Sheridan Robert P, Nam Kiyean, Maiorov Vladimir N, McMasters Daniel R, Cornell Wendy D
Chemistry Modeling and Informatics Department, Merck Research Laboratories, RY50SW-100, Rahway, NJ 07065, USA.
J Chem Inf Model. 2009 Aug;49(8):1974-85. doi: 10.1021/ci900176y.
We propose a direct QSAR methodology to predict how similar the inhibitor-binding profiles of two protein kinases are likely to be, based on the properties of the residues surrounding the ATP-binding site. We produce a random forest model for each of five data sets (one in-house, four from the literature) where multiple compounds are tested on many kinases. Each model is self-consistent by cross-validation, and all models point to only a few residues in the active site controlling the binding profiles. While all models include the "gatekeeper" as one of the important residues, consistent with previous literature, some models suggest other residues as being more important. We apply each model to predict the similarity in binding profile to all pairs in a set of 411 kinases from the human genome and get very different predictions from each model. This turns out not to be an issue with model-building but with the fact that the experimental data sets disagree about which kinases are similar to which others. It is possible to build a model combining all the data from the five data sets that is reasonably self-consistent but not surprisingly, given the disagreement between data sets, less self-consistent than the individual models.

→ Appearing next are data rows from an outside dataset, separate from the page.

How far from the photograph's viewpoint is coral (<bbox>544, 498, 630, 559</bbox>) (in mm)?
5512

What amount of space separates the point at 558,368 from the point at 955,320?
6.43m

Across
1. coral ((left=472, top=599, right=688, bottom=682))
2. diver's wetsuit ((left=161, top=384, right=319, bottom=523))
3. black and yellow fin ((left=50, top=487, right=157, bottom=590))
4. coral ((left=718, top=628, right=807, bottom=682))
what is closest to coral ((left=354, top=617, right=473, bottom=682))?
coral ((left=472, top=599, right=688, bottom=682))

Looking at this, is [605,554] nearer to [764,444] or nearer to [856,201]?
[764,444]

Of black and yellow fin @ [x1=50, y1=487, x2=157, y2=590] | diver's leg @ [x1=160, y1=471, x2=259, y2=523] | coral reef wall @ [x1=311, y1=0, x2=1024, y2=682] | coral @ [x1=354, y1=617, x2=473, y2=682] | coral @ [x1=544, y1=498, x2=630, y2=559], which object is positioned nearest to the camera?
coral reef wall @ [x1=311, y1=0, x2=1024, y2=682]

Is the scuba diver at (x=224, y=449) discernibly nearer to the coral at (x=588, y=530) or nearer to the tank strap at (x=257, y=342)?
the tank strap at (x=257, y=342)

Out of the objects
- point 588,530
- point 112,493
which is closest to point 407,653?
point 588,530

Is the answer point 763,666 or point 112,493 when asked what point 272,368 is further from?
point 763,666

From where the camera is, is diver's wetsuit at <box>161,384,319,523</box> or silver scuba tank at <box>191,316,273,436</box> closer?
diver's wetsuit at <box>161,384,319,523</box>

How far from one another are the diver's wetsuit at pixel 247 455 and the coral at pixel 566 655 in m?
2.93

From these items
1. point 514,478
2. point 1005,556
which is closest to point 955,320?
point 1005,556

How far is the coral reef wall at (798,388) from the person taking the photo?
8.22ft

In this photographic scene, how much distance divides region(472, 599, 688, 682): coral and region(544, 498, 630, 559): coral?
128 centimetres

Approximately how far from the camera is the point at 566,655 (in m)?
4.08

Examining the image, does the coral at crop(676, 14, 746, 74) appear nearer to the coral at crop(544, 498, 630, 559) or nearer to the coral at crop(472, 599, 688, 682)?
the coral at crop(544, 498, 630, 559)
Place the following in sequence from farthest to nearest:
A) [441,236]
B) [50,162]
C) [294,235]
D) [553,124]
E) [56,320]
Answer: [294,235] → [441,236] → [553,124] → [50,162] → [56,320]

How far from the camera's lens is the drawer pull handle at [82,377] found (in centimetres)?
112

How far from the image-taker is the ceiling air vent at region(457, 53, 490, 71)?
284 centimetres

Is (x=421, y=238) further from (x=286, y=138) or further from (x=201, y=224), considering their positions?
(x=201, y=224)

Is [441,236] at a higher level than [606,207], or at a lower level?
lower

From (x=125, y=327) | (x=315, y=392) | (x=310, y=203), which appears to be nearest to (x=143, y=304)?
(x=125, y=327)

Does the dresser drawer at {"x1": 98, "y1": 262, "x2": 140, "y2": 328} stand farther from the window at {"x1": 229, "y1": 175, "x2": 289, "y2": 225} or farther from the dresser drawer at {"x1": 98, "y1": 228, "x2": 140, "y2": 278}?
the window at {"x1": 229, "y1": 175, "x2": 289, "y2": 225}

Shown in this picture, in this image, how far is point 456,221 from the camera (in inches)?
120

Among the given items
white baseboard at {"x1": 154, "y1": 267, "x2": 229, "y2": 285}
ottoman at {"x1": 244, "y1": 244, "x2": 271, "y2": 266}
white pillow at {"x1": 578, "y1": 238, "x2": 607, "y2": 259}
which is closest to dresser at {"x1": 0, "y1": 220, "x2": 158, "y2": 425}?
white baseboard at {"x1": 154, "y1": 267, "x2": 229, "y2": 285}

我们提出了一种直接的定量构效关系(QSAR)方法,基于ATP结合位点周围残基的性质,预测两种蛋白激酶的抑制剂结合谱可能有多相似。我们为五个数据集(一个内部数据集,四个来自文献)中的每一个生成了一个随机森林模型,在这些数据集中,多种化合物在许多激酶上进行了测试。每个模型通过交叉验证都是自洽的,并且所有模型都指出活性位点中只有少数残基控制着结合谱。虽然所有模型都将“守门人”作为重要残基之一,这与先前的文献一致,但一些模型表明其他残基更为重要。我们应用每个模型来预测与人类基因组中411种激酶中的所有激酶对的结合谱相似性,并且从每个模型得到非常不同的预测结果。事实证明,这不是模型构建的问题,而是实验数据集在哪些激酶彼此相似的问题上存在分歧。有可能构建一个结合五个数据集所有数据的模型,该模型相当自洽,但鉴于数据集之间的分歧,毫不奇怪,它不如单个模型那么自洽。